RECORDS SUPPLIED
====

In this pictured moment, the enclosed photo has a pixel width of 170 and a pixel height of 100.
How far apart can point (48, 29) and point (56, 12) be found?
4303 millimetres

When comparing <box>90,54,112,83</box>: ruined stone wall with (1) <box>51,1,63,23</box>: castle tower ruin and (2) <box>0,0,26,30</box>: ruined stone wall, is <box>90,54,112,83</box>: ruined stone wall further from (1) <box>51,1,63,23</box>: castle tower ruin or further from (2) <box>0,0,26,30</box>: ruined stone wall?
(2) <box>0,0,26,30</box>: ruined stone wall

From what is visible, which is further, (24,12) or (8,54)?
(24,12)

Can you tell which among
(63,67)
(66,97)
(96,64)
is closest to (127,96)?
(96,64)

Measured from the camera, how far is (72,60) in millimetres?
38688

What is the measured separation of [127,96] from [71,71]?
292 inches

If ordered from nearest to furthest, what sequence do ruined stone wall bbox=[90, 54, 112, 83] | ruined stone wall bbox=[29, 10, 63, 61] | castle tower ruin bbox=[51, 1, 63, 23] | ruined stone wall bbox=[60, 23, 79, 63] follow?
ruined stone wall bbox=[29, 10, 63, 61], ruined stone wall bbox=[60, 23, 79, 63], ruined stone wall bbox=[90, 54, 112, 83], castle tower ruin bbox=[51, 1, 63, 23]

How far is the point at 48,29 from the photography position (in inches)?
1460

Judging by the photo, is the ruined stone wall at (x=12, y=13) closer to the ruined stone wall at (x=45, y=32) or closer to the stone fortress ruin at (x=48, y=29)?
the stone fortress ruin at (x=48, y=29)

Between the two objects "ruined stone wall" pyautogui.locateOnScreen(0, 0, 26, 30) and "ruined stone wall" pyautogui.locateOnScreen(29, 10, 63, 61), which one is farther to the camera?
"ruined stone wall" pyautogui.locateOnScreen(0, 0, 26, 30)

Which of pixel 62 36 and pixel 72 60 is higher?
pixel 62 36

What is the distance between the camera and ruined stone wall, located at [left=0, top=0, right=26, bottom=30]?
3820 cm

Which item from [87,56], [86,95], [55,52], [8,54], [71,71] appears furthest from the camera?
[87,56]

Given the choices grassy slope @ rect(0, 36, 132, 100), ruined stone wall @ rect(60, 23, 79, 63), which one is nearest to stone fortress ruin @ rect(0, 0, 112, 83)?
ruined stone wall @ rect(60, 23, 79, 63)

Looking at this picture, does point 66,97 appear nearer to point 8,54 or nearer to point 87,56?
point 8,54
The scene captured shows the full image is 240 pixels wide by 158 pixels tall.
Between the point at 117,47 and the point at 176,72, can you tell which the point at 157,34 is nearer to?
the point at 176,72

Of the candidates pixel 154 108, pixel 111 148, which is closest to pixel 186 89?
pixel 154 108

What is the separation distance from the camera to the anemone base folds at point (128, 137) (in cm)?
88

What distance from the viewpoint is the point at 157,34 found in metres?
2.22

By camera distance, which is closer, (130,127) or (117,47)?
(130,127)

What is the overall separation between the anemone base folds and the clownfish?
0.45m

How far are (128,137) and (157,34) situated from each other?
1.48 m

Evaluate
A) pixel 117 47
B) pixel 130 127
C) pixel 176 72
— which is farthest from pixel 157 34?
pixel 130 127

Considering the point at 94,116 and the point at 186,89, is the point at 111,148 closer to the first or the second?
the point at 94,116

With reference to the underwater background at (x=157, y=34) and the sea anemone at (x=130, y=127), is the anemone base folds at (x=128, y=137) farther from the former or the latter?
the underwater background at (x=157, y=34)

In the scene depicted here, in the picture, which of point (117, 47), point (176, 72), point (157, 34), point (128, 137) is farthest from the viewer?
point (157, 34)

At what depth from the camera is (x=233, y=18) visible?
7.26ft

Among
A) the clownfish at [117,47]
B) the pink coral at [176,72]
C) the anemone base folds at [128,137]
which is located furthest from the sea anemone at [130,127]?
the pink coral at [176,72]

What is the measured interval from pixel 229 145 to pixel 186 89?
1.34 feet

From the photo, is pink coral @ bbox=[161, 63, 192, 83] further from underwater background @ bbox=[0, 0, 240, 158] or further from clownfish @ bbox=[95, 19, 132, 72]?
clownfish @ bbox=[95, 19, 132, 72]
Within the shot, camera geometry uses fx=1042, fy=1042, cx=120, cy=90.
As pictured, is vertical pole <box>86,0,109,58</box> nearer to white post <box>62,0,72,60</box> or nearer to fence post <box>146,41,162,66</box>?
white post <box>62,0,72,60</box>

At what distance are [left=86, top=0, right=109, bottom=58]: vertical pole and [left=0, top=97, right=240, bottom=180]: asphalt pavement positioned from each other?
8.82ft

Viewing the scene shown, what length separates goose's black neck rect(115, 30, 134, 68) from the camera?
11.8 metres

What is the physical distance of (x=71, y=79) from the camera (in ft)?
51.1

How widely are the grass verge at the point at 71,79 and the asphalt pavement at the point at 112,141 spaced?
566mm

====

GOAL
Put the records into a two-column CSV with the header row input,output, one row per record: its text under input and its answer under output. Each field goes in double quotes with line breaks replaced by spaces. Begin at the start of the records and stop after the line containing "4303 millimetres".

SOLUTION TO THIS EXERCISE
input,output
"In this pictured moment, the enclosed photo has a pixel width of 170 and a pixel height of 100. How far apart can point (48, 29) and point (56, 12) be found?","4303 millimetres"